• WHAT THE TASK REQUIRES:
Pull out every line of the records that contains the string "instances" and copy each one in full.
------------------------------
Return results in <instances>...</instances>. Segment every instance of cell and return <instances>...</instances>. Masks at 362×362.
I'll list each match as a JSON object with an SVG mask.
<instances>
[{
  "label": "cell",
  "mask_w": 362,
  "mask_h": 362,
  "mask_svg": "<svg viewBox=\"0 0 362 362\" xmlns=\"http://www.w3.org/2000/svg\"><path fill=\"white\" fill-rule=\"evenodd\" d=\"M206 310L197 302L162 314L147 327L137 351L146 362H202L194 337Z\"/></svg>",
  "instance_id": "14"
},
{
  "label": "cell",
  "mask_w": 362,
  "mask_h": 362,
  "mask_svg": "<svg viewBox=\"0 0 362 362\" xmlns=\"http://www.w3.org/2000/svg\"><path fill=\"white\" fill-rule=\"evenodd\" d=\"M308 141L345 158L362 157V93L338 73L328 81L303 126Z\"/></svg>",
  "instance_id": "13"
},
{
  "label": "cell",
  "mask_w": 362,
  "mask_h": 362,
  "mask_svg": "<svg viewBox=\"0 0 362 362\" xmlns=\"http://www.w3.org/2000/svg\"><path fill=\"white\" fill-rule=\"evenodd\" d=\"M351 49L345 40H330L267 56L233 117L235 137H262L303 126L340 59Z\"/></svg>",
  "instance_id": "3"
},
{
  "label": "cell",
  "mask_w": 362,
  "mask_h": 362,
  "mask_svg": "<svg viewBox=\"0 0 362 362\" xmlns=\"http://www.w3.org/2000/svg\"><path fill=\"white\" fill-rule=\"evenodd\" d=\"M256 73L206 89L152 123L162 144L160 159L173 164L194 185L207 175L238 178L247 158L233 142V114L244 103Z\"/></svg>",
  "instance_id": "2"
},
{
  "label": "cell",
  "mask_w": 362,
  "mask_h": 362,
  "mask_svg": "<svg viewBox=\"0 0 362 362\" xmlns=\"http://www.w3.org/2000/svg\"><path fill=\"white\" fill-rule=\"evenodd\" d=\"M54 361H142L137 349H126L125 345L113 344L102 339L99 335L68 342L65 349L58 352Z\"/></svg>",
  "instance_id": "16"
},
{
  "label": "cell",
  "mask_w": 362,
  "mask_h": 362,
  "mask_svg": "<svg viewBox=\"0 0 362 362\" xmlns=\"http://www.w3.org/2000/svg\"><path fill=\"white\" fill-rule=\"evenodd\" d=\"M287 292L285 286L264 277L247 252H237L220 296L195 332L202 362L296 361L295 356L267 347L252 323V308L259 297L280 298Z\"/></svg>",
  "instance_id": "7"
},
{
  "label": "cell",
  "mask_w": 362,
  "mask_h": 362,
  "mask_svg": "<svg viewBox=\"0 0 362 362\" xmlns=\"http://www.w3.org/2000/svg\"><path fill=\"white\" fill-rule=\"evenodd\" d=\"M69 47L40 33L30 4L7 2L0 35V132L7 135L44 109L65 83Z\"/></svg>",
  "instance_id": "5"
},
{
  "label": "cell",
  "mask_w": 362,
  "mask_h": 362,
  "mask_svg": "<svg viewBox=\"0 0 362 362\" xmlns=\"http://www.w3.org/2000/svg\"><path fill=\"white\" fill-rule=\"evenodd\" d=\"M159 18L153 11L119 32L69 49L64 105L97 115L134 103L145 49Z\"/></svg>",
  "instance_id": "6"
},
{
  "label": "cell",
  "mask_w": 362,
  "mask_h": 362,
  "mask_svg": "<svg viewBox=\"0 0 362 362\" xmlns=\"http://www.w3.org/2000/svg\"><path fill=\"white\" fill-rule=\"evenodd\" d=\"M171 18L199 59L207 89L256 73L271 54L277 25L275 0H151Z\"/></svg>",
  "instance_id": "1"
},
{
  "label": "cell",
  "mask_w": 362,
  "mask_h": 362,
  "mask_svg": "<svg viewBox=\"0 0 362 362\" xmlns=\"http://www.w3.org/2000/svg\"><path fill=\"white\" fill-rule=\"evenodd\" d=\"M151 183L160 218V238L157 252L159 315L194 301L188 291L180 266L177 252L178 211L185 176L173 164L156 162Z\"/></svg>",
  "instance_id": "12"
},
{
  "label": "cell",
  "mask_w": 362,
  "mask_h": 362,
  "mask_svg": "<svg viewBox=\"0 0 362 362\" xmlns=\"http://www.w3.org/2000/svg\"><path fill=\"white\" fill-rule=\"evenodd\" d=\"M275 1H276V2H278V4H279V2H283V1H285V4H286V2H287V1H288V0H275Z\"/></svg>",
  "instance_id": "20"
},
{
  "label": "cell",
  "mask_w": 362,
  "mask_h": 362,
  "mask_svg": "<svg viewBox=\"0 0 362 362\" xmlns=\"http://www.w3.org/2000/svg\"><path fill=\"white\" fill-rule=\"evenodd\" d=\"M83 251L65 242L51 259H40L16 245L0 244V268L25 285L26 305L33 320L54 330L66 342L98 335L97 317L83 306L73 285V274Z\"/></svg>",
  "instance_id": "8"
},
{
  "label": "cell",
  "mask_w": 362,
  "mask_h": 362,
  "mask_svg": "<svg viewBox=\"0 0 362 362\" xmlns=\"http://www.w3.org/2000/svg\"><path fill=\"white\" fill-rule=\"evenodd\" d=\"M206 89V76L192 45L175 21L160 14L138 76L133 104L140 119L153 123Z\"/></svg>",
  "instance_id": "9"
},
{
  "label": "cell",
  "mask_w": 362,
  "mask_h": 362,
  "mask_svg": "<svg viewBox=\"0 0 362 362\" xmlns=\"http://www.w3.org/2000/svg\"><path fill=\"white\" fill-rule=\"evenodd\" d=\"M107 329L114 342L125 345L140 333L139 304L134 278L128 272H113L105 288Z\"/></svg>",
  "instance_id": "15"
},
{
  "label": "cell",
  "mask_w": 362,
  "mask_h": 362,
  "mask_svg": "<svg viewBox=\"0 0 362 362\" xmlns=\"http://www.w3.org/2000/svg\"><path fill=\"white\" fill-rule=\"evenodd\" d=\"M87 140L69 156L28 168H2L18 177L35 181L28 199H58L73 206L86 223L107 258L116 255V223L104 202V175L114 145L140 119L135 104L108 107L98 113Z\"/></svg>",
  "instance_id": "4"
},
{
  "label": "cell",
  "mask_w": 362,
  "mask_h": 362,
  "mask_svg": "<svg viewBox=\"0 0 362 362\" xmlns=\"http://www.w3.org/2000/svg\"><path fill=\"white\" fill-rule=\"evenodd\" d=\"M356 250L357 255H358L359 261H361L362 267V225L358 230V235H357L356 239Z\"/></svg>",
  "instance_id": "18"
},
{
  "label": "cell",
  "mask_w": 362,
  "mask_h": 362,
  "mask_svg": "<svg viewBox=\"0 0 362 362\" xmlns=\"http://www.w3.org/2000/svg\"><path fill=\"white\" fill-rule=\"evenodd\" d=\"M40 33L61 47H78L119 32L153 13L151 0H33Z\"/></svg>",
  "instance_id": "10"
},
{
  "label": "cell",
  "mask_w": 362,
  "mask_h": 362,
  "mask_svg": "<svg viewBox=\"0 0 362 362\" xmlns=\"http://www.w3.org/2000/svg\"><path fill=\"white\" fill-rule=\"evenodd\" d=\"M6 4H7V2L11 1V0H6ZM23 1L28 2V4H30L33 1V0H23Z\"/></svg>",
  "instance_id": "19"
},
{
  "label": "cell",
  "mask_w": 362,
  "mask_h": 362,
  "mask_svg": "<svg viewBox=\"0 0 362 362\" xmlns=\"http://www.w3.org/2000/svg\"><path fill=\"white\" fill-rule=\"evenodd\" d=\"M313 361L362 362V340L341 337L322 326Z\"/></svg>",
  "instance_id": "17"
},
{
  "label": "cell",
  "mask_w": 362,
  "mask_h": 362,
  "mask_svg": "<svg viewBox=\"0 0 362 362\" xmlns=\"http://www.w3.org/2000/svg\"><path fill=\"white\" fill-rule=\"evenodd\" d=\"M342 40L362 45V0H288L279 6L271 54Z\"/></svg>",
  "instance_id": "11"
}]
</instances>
------------------------------
• COMPLETED EXERCISE:
Return results in <instances>...</instances>. Segment every instance of cell and return <instances>...</instances>. Masks at 362×362.
<instances>
</instances>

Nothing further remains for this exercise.